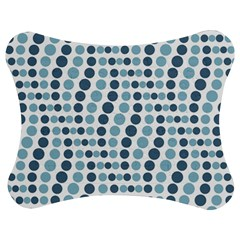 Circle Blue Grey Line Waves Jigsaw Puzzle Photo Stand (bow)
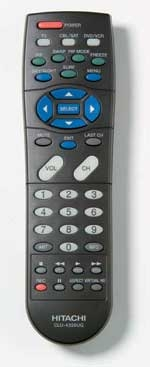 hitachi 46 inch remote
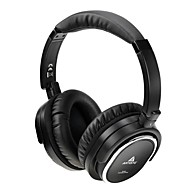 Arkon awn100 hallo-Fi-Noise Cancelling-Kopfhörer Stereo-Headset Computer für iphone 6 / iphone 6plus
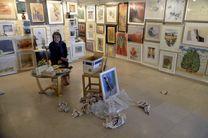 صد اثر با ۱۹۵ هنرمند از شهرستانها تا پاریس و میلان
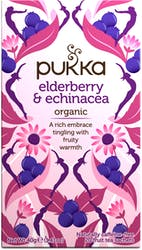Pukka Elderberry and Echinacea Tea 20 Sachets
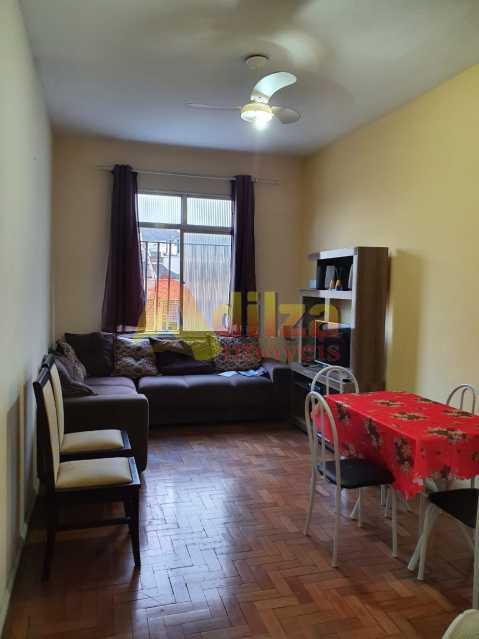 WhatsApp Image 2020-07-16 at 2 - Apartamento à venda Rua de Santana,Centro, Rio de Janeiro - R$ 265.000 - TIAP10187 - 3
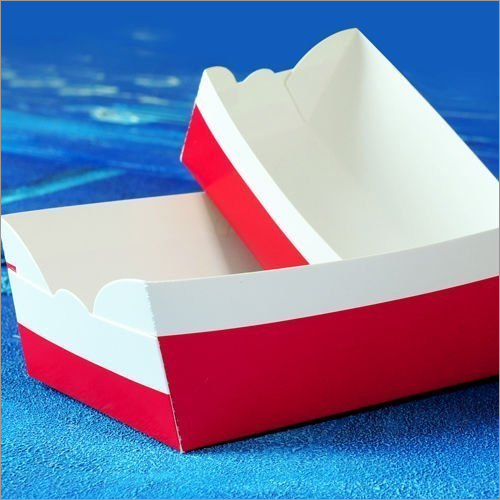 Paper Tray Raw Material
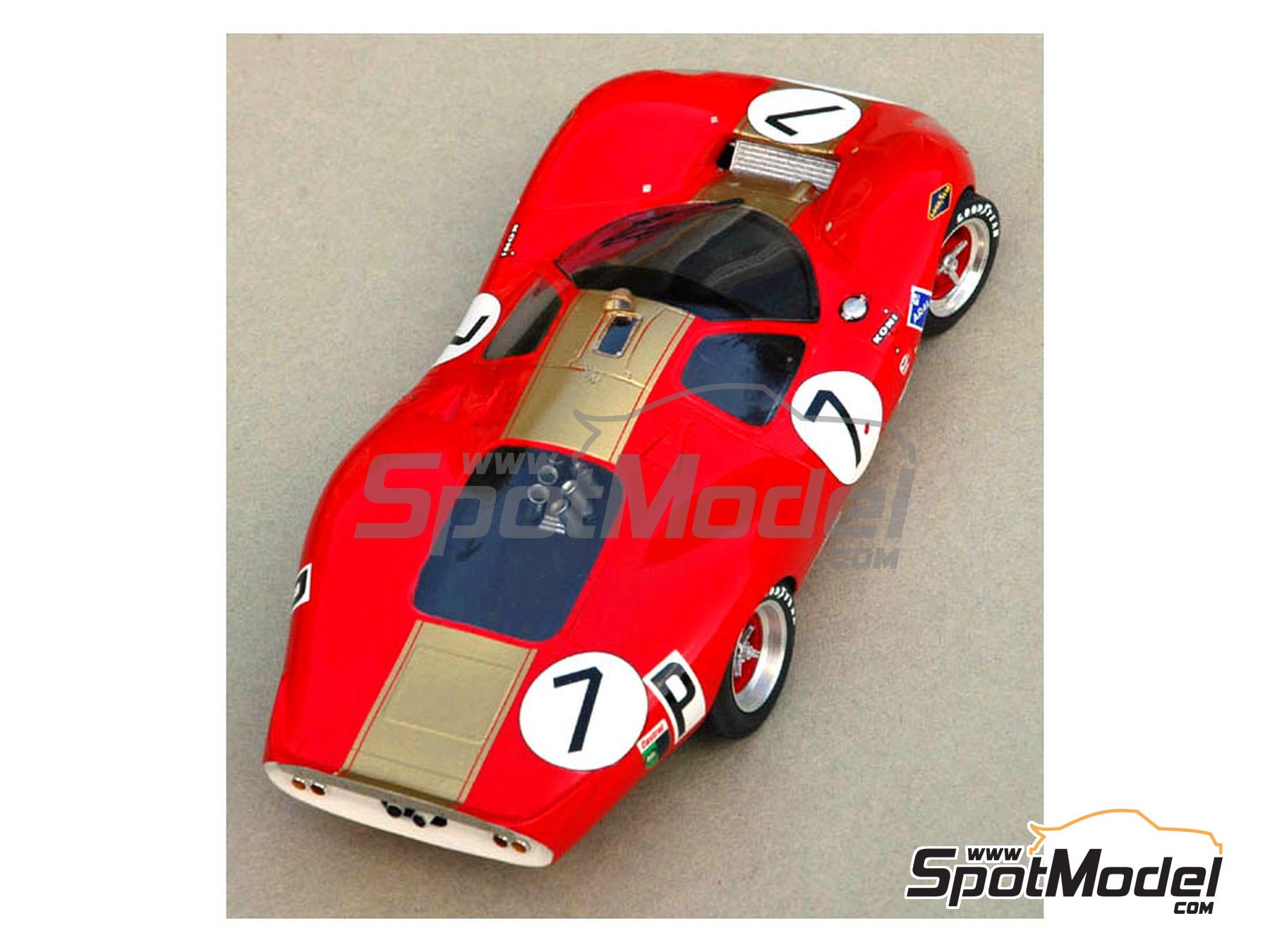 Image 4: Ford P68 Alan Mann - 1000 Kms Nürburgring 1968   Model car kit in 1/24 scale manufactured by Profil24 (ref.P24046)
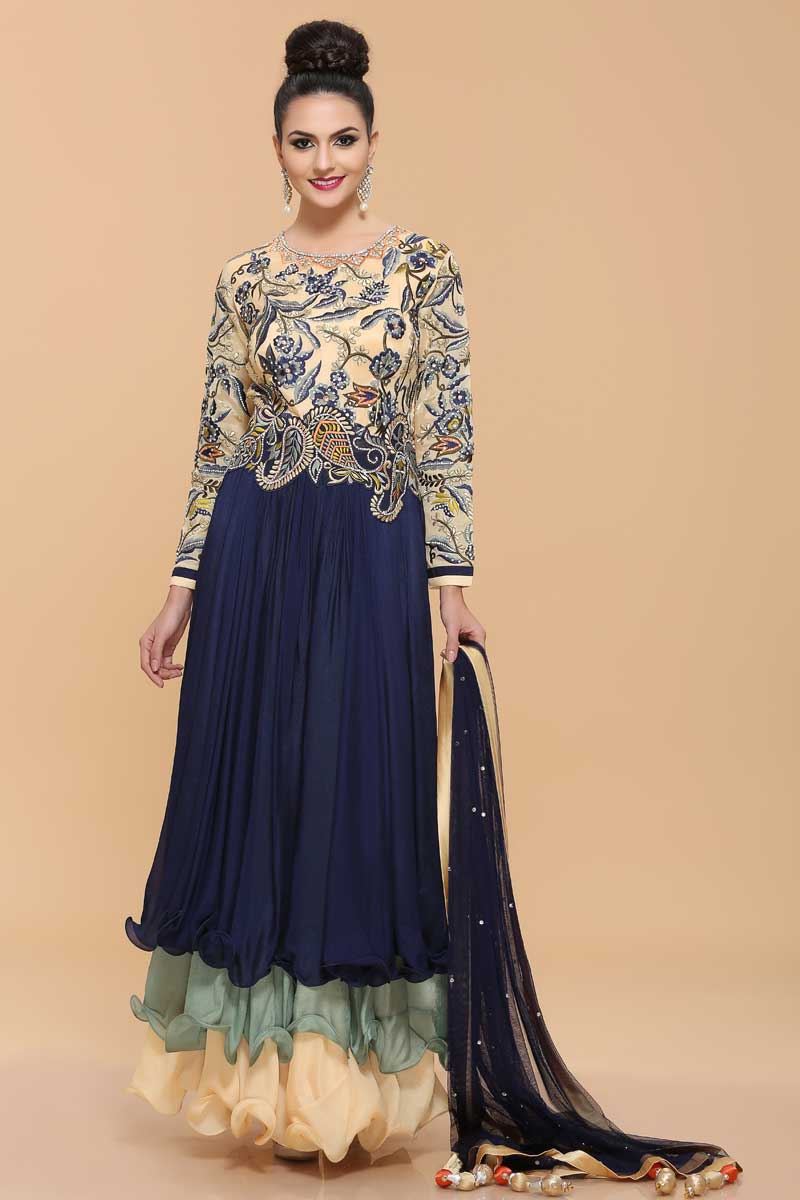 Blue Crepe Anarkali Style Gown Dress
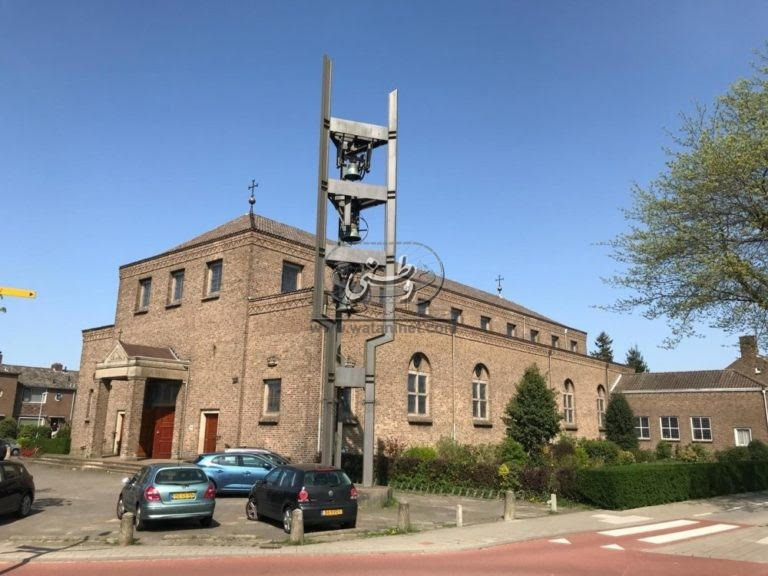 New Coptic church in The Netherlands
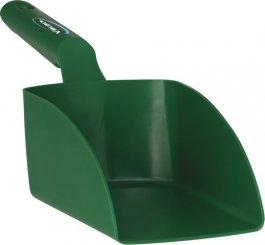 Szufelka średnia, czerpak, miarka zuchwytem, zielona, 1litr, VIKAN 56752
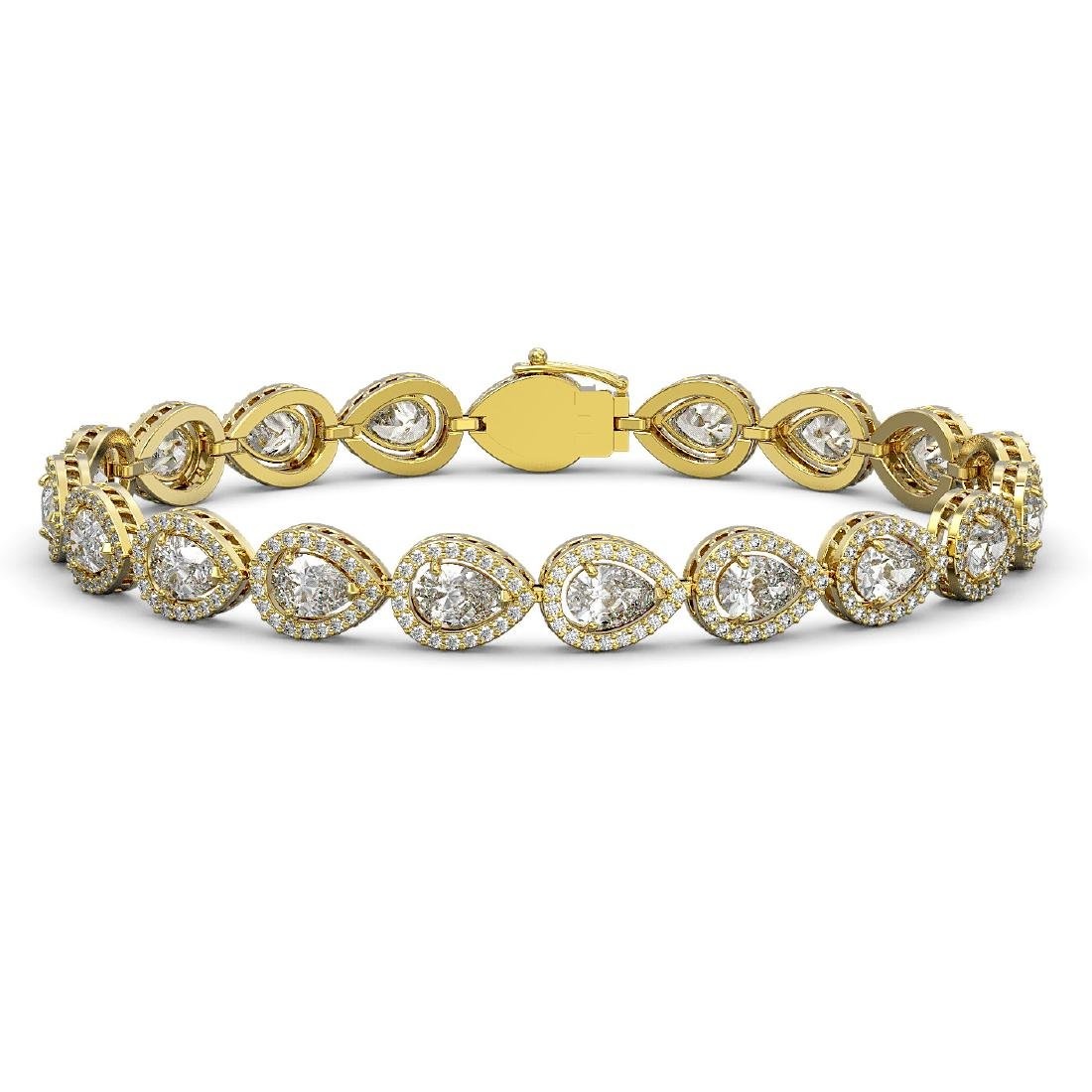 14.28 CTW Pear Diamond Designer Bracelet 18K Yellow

·····

TASK ITEM: In your copy, include no pictures, but reproduce all records exactly.

TASK RESPONSE:
 Circle Blue Grey Line Waves Jigsaw Puzzle Photo Stand (bow)
 hitachi 46 inch remote
 Arkon awn100 hallo-Fi-Noise Cancelling-Kopfhörer Stereo-Headset Computer für iphone 6 / iphone 6plus
 صد اثر با ۱۹۵ هنرمند از شهرستانها تا پاریس و میلان
Pukka Elderberry and Echinacea Tea 20 Sachets
 WhatsApp Image 2020-07-16 at 2 - Apartamento à venda Rua de Santana,Centro, Rio de Janeiro - R$ 265.000 - TIAP10187 - 3
 Paper Tray Raw Material
 Image 4: Ford P68 Alan Mann - 1000 Kms Nürburgring 1968   Model car kit in 1/24 scale manufactured by Profil24 (ref.P24046)
 Blue Crepe Anarkali Style Gown Dress
 New Coptic church in The Netherlands
 Szufelka średnia, czerpak, miarka zuchwytem, zielona, 1litr, VIKAN 56752
 14.28 CTW Pear Diamond Designer Bracelet 18K Yellow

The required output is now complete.